## Exercise requirements
Output the data word for word. Begin at its first line and end at the line with "Researchers examined whether".

━━━━━━

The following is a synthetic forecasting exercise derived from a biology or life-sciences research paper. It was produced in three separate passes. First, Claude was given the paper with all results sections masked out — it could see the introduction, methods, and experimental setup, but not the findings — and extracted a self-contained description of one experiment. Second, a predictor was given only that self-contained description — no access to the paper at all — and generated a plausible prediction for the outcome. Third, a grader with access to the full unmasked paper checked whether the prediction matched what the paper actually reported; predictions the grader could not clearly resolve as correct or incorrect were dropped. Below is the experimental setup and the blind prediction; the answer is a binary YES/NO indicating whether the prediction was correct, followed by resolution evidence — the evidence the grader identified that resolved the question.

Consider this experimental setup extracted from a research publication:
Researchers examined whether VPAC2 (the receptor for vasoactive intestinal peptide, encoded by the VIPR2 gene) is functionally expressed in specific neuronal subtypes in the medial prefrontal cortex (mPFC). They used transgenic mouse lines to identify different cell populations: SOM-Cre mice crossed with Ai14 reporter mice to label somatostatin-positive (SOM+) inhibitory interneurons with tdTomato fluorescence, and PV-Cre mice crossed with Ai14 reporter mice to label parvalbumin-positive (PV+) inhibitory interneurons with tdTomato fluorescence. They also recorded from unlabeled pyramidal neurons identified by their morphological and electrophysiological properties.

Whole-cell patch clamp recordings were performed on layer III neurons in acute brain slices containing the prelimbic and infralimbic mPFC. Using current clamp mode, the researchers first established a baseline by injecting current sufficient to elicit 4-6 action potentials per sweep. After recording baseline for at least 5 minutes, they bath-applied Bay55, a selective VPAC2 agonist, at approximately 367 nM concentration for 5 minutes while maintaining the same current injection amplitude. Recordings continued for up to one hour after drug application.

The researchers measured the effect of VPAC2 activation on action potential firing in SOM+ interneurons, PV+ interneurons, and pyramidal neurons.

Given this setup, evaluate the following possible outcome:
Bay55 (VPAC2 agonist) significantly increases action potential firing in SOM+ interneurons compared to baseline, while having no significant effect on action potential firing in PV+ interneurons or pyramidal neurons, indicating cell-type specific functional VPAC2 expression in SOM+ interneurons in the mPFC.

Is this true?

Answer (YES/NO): YES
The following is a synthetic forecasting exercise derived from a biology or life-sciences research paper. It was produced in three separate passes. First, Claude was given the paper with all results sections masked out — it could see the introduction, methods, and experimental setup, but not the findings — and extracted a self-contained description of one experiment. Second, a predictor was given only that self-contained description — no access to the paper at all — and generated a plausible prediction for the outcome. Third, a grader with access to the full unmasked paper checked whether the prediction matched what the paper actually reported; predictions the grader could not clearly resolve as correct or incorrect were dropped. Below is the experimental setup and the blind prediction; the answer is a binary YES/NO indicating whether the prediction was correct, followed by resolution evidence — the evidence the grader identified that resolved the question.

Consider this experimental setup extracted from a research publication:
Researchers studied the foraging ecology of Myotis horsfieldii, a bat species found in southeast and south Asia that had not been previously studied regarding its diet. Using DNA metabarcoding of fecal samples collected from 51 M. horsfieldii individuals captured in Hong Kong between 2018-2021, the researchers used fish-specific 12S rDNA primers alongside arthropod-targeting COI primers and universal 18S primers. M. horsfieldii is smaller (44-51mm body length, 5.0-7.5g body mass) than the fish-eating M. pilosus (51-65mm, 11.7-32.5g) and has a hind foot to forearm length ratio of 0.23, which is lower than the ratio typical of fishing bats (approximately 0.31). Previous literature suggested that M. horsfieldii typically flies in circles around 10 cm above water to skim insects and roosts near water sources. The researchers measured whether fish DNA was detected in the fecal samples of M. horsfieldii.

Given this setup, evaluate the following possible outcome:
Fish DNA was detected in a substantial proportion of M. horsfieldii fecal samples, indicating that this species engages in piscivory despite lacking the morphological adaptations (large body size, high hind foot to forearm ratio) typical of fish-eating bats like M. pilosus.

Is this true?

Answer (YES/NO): NO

━━━━━━

## Answer area
The following is a synthetic forecasting exercise derived from a biology or life-sciences research paper. It was produced in three separate passes. First, Claude was given the paper with all results sections masked out — it could see the introduction, methods, and experimental setup, but not the findings — and extracted a self-contained description of one experiment. Second, a predictor was given only that self-contained description — no access to the paper at all — and generated a plausible prediction for the outcome. Third, a grader with access to the full unmasked paper checked whether the prediction matched what the paper actually reported; predictions the grader could not clearly resolve as correct or incorrect were dropped. Below is the experimental setup and the blind prediction; the answer is a binary YES/NO indicating whether the prediction was correct, followed by resolution evidence — the evidence the grader identified that resolved the question.

Consider this experimental setup extracted from a research publication:
Researchers examined whether VPAC2 (the receptor for vasoactive intestinal peptide, encoded by the VIPR2 gene) is functionally expressed in specific neuronal subtypes in the medial prefrontal cortex (mPFC). They used transgenic mouse lines to identify different cell populations: SOM-Cre mice crossed with Ai14 reporter mice to label somatostatin-positive (SOM+) inhibitory interneurons with tdTomato fluorescence, and PV-Cre mice crossed with Ai14 reporter mice to label parvalbumin-positive (PV+) inhibitory interneurons with tdTomato fluorescence. They also recorded from unlabeled pyramidal neurons identified by their morphological and electrophysiological properties.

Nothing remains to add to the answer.